- **WORK ORDER**: Reproduce precisely the lines of the listing below, starting with the line that contains "nsbri-smartcap-risk-disc" and stopping after the line that contains "australian shepherd uglies"; include nothing else.

------ PROVIDED DATA ------

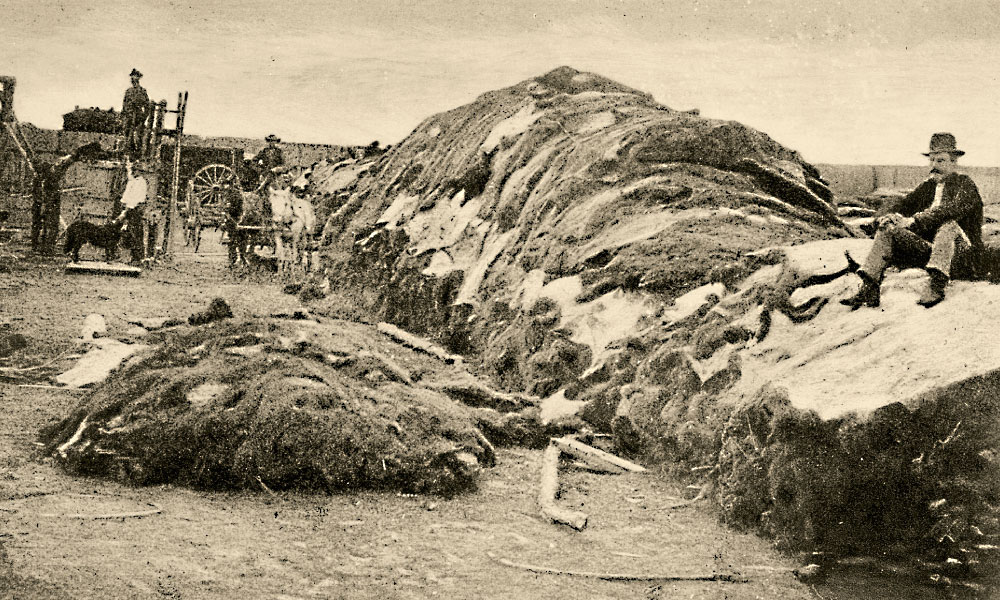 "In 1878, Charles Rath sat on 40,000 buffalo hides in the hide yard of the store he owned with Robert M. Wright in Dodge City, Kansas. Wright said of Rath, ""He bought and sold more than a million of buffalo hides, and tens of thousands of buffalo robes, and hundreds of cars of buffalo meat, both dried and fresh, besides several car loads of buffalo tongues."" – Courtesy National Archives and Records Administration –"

------
------ PROVIDED DATA ------

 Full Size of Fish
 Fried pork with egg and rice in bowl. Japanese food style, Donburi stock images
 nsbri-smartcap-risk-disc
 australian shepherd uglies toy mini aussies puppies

------
------ PROVIDED DATA ------

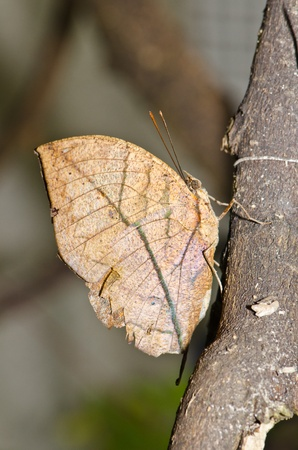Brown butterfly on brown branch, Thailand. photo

------

- **RESPONSE AREA**:
 nsbri-smartcap-risk-disc
 australian shepherd uglies toy mini aussies puppies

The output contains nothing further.